Wednesday, April 26, 2006

Let Me Count the Fees



Psychiatric Solutions Inc., a company in the mental health business, has a Freudian slip in its proxy. The stock options chart refers to "Executed" rather than "Executive" officers. Off with their heads.

That's not why I'm posting about PSI, though. I was struck by the disclosure in its "Related Transactions" section that affiliates of Citigroup, which owns more than 5% of PSI's stock, earned about $15 million in fees from deals for the company last year.

Neither the deals nor the fees seem noteworthy, but PSI's decision to mention them is. Companies are supposed to disclose transactions with shareholders owning more than 5% of their voting stock, but only if the transactions are "material." Judges have explored the nuances of the word "material" the way Shakespeare dissected love, and they've left corporations a lot of wiggle room. PSI could surely have convinced itself that $15 million isn't "material" when earned by a financial conglomerate in the ordinary course of business. Instead they chose to disclose it, and for this I commend them. See, I can be nice sometimes.
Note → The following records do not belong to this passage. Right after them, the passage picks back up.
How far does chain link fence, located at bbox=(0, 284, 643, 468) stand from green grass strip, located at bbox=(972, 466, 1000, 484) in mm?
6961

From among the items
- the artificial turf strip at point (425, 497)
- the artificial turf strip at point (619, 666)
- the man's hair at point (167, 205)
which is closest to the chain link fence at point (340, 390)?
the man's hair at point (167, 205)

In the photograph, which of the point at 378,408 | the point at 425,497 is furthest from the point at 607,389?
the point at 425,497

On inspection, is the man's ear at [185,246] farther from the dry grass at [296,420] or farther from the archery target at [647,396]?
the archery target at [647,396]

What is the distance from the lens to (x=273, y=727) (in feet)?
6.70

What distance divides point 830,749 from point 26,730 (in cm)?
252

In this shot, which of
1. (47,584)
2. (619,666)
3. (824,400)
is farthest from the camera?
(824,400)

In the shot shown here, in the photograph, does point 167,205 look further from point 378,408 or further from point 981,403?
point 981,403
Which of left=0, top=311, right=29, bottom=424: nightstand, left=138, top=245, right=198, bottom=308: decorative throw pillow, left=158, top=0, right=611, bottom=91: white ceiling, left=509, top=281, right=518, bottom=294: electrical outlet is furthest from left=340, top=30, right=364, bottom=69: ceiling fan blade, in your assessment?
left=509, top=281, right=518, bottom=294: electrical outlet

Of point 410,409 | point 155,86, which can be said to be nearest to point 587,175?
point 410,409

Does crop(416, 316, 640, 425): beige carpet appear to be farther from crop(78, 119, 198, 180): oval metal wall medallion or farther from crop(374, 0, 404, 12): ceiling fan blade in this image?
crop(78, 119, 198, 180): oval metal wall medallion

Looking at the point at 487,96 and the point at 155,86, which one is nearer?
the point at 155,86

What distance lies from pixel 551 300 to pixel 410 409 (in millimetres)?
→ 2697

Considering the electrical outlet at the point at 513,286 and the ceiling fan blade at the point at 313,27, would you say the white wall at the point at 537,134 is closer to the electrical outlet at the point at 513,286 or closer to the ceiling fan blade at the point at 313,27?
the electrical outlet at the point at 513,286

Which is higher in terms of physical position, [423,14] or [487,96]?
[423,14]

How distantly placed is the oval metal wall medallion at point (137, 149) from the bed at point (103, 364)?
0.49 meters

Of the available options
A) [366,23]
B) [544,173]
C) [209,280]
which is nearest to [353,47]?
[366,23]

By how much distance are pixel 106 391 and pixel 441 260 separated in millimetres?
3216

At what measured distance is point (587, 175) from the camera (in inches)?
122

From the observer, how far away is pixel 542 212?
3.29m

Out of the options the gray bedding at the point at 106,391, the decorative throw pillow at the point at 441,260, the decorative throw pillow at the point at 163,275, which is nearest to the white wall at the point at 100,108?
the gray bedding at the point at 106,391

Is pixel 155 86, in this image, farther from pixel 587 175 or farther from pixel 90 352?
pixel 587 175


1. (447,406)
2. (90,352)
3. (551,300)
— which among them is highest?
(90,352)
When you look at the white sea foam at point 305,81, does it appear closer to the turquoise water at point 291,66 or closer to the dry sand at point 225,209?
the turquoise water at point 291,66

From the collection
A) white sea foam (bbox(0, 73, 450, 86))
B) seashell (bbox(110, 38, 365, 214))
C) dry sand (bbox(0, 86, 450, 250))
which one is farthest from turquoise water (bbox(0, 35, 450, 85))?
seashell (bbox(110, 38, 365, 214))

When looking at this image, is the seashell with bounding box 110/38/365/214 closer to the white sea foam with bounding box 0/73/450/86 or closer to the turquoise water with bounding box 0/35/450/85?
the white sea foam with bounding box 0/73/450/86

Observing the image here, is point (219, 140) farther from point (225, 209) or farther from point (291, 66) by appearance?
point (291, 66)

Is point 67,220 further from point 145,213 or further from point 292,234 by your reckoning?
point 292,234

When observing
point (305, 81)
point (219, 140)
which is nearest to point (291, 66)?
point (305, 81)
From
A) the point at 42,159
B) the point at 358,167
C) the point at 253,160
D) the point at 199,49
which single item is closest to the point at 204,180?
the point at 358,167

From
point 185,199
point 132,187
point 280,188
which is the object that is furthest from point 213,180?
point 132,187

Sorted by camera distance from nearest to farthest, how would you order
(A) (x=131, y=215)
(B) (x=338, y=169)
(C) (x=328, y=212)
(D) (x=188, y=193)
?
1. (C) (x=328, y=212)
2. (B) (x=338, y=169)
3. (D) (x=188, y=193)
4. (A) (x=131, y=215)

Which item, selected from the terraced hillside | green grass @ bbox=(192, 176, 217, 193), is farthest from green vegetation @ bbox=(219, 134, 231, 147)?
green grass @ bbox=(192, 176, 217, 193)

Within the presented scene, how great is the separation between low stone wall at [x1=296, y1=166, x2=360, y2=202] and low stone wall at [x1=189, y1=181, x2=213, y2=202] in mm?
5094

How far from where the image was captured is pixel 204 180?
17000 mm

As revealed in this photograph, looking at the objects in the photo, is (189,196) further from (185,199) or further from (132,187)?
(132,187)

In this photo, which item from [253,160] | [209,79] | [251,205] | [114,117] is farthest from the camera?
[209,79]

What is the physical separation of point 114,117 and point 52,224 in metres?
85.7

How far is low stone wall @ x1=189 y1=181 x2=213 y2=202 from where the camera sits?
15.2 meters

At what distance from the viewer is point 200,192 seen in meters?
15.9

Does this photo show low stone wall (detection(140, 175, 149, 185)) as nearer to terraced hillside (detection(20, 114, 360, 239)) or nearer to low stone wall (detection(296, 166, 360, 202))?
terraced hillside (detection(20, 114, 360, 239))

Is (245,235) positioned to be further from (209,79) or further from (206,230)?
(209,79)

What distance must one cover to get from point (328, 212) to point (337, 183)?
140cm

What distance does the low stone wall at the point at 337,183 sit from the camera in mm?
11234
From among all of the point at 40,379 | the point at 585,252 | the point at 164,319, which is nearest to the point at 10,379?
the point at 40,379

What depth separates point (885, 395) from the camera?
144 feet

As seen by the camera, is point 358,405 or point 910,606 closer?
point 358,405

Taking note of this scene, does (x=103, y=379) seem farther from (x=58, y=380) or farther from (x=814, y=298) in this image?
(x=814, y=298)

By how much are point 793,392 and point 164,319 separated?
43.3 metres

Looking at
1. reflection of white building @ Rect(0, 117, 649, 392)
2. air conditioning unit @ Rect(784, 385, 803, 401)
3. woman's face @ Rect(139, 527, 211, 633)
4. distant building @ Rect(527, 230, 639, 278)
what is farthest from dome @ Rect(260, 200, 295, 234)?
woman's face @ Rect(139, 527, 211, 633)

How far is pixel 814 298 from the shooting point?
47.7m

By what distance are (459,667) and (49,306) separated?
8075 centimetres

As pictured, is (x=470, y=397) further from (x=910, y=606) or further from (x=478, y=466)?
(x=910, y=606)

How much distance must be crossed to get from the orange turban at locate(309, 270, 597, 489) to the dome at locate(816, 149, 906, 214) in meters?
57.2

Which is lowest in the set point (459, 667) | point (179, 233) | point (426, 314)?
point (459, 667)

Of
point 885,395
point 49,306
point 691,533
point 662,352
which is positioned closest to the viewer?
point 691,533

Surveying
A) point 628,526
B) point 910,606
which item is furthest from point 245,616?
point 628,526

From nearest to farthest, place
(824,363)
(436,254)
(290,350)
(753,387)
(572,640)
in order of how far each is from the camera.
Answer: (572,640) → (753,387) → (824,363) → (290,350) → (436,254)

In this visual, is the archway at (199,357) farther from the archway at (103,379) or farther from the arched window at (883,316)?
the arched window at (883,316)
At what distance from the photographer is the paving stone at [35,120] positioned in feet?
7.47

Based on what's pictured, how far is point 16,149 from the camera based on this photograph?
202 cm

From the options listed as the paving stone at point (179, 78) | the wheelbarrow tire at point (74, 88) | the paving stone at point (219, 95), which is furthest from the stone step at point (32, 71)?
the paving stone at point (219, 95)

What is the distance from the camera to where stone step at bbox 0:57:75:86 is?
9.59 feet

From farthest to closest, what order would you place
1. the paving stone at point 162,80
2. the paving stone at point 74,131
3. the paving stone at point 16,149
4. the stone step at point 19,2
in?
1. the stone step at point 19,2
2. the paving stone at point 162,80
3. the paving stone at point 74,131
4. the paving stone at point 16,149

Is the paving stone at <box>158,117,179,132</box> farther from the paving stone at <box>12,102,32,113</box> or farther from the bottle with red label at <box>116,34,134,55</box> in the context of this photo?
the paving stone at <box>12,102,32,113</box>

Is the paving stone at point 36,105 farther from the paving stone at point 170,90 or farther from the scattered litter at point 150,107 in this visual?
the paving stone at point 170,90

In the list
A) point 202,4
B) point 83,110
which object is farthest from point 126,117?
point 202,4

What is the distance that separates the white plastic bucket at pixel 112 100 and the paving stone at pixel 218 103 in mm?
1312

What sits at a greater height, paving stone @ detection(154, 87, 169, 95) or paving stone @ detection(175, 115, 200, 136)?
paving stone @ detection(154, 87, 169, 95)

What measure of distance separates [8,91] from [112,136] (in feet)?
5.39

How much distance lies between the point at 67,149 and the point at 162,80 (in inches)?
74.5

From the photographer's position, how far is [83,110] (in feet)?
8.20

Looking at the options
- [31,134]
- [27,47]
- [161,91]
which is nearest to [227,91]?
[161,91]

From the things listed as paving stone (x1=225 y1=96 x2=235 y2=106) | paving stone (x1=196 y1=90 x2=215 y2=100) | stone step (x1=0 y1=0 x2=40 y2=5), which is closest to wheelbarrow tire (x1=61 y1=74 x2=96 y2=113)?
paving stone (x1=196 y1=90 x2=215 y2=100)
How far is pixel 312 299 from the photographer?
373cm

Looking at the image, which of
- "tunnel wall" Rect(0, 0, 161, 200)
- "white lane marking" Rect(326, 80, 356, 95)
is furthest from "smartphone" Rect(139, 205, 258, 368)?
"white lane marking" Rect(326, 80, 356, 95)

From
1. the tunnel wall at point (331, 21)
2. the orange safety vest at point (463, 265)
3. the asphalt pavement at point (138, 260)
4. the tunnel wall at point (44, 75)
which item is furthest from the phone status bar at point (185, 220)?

Speaking of niceness, this post dovetails nicely with my last post, which was about how nice institutional investors have been to corporate managers, even those who award themselves absurd compensation packages while running their businesses into the ground. More disclosure like PSI's might help, by highlighting relationships between big institutions and the companies they invest in. But the SEC's new proposed rules on this stuff still leave materiality in the eye of the beholder (or, as Shakespeare put it on a bad day, "by judgment of the eye"). So don't look to the regulators to expose the secret love affairs between companies and their large institutional shareholders.